A tarefa
No texto sobre o jogo do Benfica em Guimarães, onde foi parar o cabeceamento de Jonas aos 3 minutos?

Bloco de texto

As maratonas custam porque são longas e cansam que se fartam. Corre-se, luta-se contra o cansaço, ignoram-se as dores e tenta-se aguentar tudo à boleia de uma motivação: acabar a corrida. E essa motivação é bem maior quando a missão é ser o primeiro a fazê-lo. Depois há quem se agarre à religião e à crença de que alguém dê um empurrãozinho para que as coisas aconteçam. Se alguém acredita que “o futuro a Deus pertence” então é melhor cair no goto de quem está lá em cima a segurar as rédeas. E Jorge Jesus, como admitiu antes de jogar em Guimarães, é um deles, mas teve de esperar que fosse o futuro a vir ter com ele e com o Benfica.

E se o campeonato é uma maratona, há que começá-la como de ser. Tal e qual os encarnados arrancam em Guimarães, acelerados, com vontade, com aquela pica de quem ali joga para dali sair como campeão nacional, ao fim de 33 jornadas a correr atrás disso. Não há vivalma que não tem isto na cabeça — uma vitória no estádio onde Jorge Jesus vencera, pela primeira vez, como treinador do Benfica, em 2009, garantiria à equipa o título. Por isso se vê um Gaitán desenfreado a correr pela esquerda e, logo aos 3’, a cruzar a bola redondinha para a cabeça de Jonas a rematar contra a barra.

Vitória de Guimarães: Douglas; Nii Plange, João Afonso, Josué Sá e Luís Rocha; Moreno, André André e Otávio; Sami, Ricardo Valente e Tomané.

Registos em bruto
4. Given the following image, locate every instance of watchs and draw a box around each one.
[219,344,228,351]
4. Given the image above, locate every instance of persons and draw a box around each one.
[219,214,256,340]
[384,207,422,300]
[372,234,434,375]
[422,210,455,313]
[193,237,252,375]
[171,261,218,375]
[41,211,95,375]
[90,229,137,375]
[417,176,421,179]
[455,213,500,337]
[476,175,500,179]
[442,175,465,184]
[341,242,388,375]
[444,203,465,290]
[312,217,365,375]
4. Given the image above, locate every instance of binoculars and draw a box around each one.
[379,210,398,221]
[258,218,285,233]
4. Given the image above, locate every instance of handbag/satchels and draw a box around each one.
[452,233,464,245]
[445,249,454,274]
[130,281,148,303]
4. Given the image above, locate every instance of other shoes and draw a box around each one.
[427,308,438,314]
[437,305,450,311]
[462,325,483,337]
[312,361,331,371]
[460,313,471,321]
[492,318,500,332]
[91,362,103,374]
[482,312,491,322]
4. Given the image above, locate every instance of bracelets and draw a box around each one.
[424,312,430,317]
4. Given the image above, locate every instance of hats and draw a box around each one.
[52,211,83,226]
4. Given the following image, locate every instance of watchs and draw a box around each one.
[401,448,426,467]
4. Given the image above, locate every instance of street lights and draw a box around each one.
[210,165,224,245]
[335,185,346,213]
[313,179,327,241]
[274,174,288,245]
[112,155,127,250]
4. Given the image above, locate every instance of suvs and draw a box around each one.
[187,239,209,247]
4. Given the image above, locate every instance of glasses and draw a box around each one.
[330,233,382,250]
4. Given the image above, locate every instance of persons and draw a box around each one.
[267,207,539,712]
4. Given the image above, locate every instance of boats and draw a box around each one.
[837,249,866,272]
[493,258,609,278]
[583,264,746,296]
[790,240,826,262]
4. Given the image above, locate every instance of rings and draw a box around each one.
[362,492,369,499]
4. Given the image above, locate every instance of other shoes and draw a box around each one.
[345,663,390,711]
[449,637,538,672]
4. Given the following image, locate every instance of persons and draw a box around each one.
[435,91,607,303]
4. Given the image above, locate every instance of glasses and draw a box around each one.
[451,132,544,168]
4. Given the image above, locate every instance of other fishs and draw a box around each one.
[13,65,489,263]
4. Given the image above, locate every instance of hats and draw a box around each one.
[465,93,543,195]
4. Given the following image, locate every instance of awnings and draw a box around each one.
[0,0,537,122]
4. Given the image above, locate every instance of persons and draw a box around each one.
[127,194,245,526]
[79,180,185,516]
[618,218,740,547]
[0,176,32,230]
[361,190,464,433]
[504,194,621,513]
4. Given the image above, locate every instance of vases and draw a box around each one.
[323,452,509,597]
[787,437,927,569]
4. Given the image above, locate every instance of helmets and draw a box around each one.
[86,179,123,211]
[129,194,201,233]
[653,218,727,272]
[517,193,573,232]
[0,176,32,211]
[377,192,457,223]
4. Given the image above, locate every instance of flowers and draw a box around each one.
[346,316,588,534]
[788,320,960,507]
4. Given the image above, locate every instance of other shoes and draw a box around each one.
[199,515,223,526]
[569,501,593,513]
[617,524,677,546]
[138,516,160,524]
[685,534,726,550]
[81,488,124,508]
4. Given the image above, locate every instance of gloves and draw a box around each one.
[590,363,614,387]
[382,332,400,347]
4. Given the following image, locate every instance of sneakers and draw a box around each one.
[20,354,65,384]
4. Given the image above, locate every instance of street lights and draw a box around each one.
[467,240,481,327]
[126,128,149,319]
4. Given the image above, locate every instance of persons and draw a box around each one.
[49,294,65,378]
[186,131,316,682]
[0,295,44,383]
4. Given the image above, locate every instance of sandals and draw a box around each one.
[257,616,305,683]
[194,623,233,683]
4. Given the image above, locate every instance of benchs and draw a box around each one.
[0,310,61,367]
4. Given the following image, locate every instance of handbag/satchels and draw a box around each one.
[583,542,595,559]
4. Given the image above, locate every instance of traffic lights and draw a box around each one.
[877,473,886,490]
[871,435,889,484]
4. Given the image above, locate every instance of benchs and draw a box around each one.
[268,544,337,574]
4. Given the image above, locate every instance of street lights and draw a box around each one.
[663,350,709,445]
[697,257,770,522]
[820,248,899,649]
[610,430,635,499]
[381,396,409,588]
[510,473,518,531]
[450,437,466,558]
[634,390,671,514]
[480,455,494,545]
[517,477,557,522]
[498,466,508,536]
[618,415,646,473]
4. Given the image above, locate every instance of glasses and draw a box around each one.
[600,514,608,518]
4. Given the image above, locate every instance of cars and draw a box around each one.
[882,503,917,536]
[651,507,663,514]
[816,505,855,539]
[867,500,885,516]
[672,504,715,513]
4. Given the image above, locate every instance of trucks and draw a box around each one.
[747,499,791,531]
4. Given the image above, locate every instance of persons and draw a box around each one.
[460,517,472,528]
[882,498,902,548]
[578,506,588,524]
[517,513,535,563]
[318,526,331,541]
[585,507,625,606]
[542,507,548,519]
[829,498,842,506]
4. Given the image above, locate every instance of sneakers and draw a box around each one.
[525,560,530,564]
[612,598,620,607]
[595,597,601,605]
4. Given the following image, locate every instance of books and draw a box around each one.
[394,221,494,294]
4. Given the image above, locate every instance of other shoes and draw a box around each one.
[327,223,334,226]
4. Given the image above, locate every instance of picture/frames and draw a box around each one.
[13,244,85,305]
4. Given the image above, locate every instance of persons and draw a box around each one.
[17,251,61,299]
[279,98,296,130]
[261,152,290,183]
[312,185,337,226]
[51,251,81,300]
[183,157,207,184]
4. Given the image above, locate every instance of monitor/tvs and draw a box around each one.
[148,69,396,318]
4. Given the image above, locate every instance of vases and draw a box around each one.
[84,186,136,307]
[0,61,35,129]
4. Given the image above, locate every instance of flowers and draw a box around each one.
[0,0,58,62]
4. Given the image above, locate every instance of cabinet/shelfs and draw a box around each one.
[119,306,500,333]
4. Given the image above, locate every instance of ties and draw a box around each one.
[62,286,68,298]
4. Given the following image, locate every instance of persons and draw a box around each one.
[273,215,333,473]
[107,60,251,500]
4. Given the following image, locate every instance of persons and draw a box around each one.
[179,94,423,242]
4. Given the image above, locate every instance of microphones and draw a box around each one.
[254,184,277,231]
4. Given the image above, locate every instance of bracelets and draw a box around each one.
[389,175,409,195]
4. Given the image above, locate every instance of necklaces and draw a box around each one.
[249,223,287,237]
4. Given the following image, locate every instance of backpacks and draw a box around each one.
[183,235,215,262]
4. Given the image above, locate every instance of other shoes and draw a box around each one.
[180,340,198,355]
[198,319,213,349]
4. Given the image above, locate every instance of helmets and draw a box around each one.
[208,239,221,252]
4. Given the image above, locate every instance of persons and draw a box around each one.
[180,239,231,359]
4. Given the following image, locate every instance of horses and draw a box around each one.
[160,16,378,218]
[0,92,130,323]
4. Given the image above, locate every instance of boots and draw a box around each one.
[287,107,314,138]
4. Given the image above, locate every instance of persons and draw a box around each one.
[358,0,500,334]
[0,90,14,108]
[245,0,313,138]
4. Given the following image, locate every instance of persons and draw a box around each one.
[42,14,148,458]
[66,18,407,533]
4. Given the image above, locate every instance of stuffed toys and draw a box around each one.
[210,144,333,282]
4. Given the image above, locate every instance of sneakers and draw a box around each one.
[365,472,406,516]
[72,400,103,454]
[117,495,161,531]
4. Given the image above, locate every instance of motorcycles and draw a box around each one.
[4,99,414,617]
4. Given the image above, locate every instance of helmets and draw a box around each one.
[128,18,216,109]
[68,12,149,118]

Resposta da tarefa
Na barra.